2) When pumpkin is soft, add to bowls and mix through all other ingredients except almonds.
3) Top with almonds and serve with vinaigrette. A good accompaniment to a light meal like a soup.

Monday, 22 July 2013

Chickpea, canellini and broccoli bake

Whipped this one up tonight and it was crunchy and delicious! 8/10.

Ingredients:
1 small onion, diced
1 tsp crushed garlic
1 head of broccoli
1 can  garlic and basil flavoured chopped tomatoes
1 can chickpeas, drained
1 can canellini beans, drained
2 slices bread
1/2 grated cheese

Method:
1) Preheat oven to 190 degrees.
2) Heat oil in a frying pan, add onion and garlic and fry until it starts to brown.
3) Add onion and garlic mix and all ingredients apart from bread and cheese to oven safe dish and stir together.

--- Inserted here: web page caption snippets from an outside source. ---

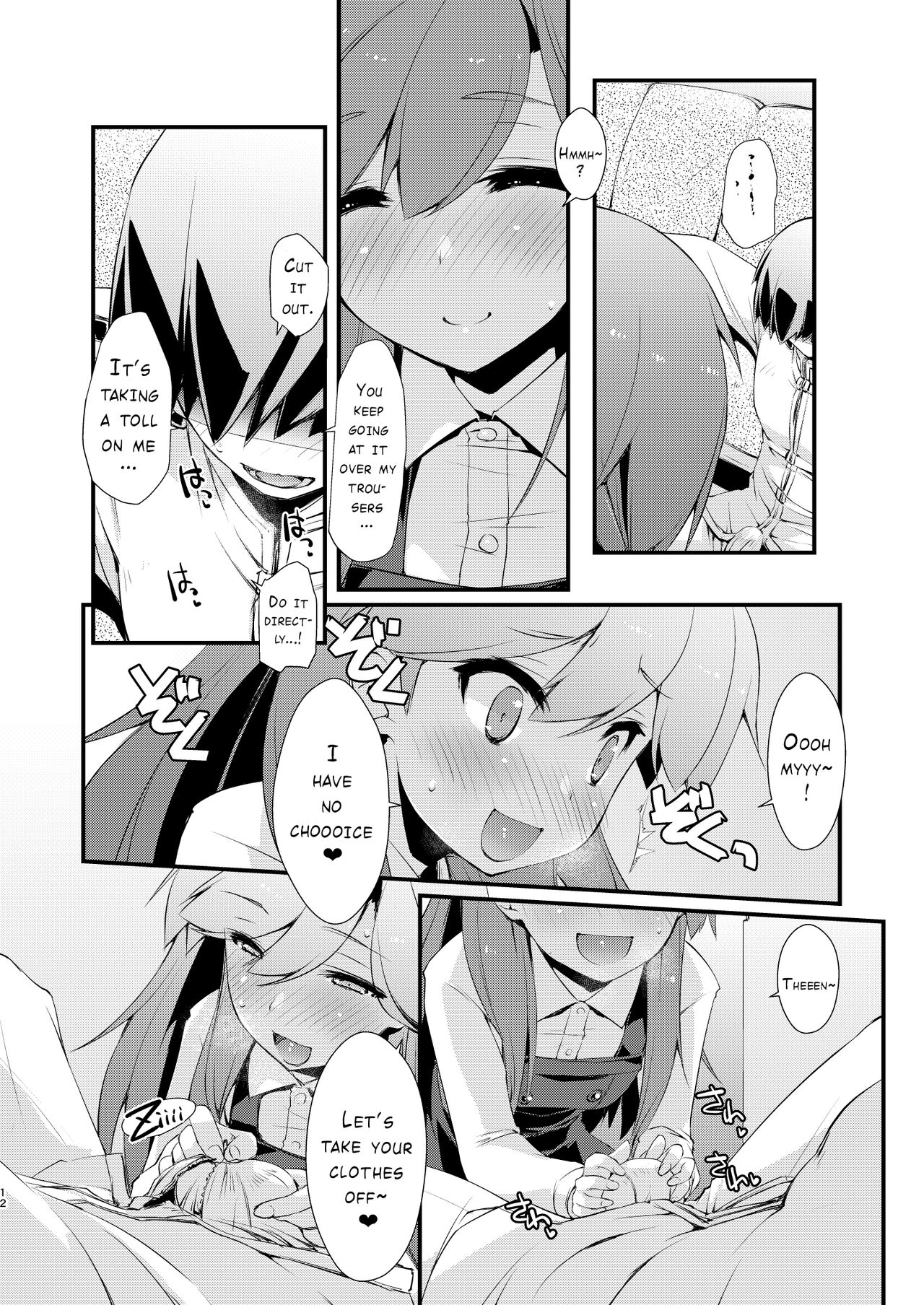 Arashio-chan no Tsumasaki. page 12 full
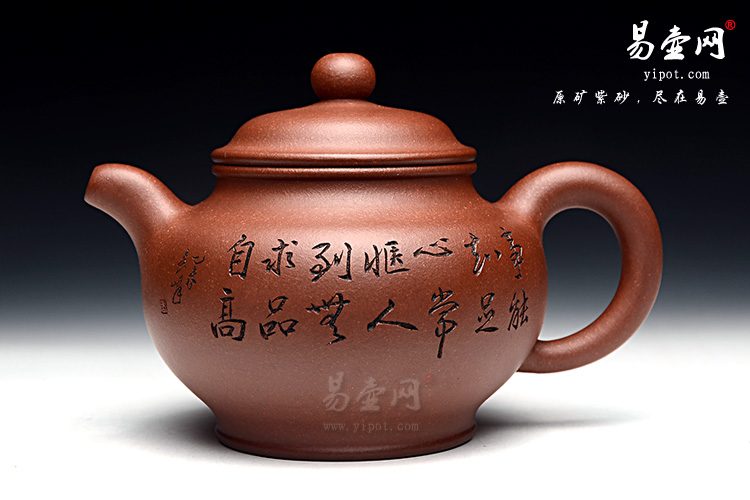 宜兴紫砂壶价格，紫砂壶鉴定，名家紫砂鉴定真假，余志平紫砂壶图片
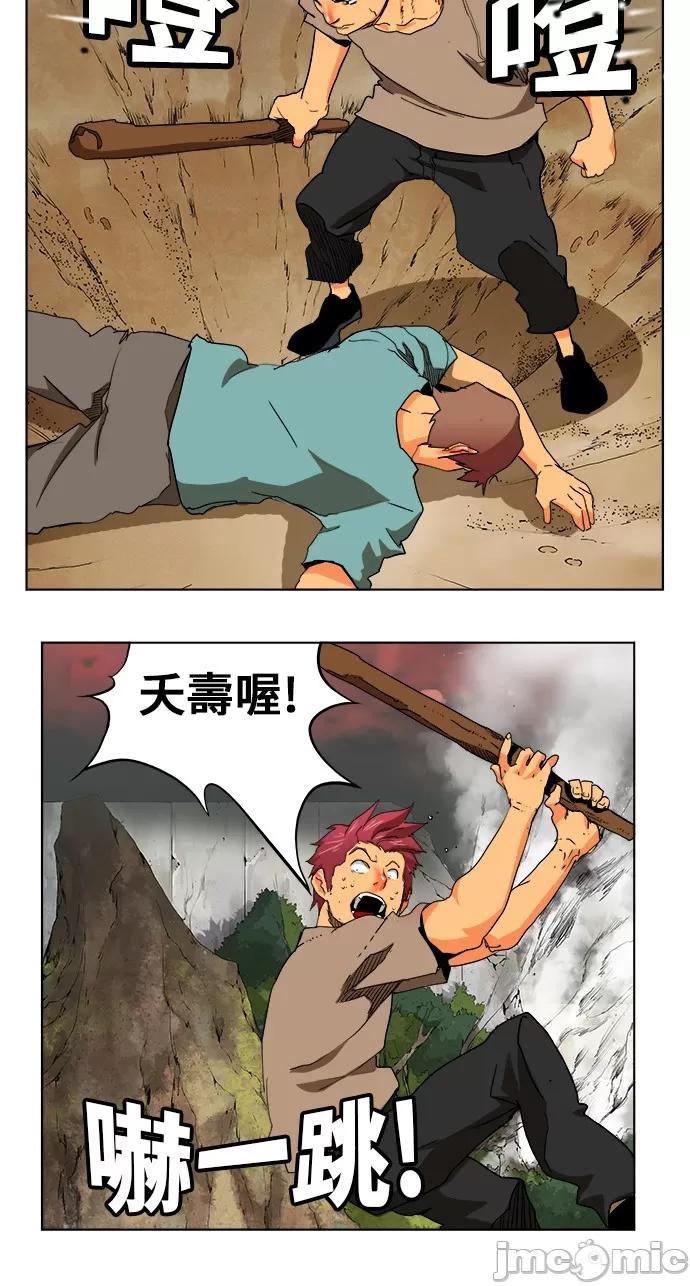 高校之神 [第6部 RE:与神对决] 第327话 - 329 | 高校之神 第30页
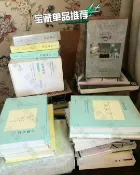 古書堂 絕版珍藏 與神對話 3大冊 與神合一 與神為友 電子書 靈性成長 心靈文學 完整套裝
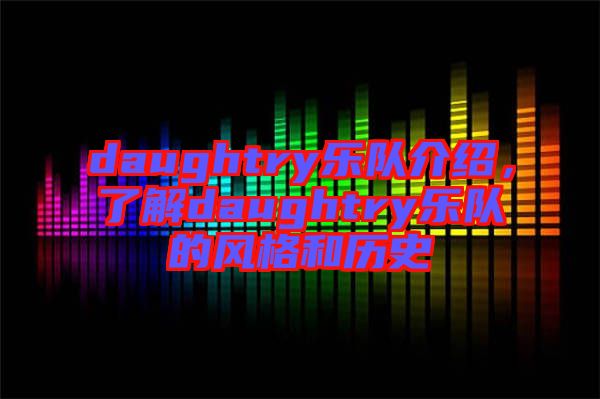 daughtry樂隊介紹，了解daughtry樂隊的風格和歷史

Chop bread into small pieces or process into breadcrumbs and sprinkle over the top. Spread cheese over and bake for 40 mins or until bread is crispy and cheese is golden.
4) Serve by itself or with a green salad.

Monday, 15 July 2013

Roasted Vegetable Bisque

We're in the exact middle of winter today - July 15 - so I thought a nice, warming soup recipe would be appropriate! This is very versatile; any type of root vegetable can be substituted and it takes minimal effort to pull together. Although the original recipe calls for the veges to be peeled, I find it works fine to leave the skins on. 10/10

Ingredients:
1 Tbsp olive oil
1 large sweet potato,  chopped into 1″ cubes
1 parsnip, peeled and diced
2 carrots, peeled and diced
1 cup coconut milk
4 cups vegetable stock
1 tsp dried mixed herbs
1/4 tsp cayenne pepper
1 tbsp rice malt syrup (can substitute maple syrup, golden syrup, etc.)
Directions:
Preheat oven to 200 degrees.
Place a piece of baking paper on a baking sheet, add oil and toss vegetables through before settling in a single layer. Roast veges in oven until tender, approx. 30-40 mins.
When all veges have finished roasting, remove from oven and very carefully transfer to a high-speed blender. Add the coconut milk, stock, thyme, rosemary, maple syrup, cayenne pepper and salt. Place the top tight on the blender and process soup until very, very smooth and velvety. If you don’t have a good blender, try either an immersion blender or a food processor. This can be done in batches if you, like me, only have a wee little blender that holds about 4 cups total!
Serve with warm, crusty bread.
I haven't tried freezing it but it keeps for a week in the fridge.

Wednesday, 22 May 2013

Zucchini ricotta slice

Ingredients:
400g (approx. 2 whole) zucchinis
1 Tbsp oil
1 onion
1 tsp crushed garlic

4 eggs
3 Tbsp ricotta cheese
3 Tbsp parmesan
1/2 c self-raising flour

1 tsp thyme
salt and pepper to taste
1 punnet cherry tomatoes

Method:
1) Preheat oven to 180 degrees and grease a baking tray or line it with baking paper.
2) Heat oil in pan and cook onion and garlic until onion softens.
3) Whisk eggs lightly in a bowl, grate zucchinis and add. Mix in onion, garlic and all other ingredients except tomatoes and pour into baking tray, speading evenly. Scatter tomatoes across the top of the batter.
4) Bake for 30 mins, until golden brown. Serve hot or cold.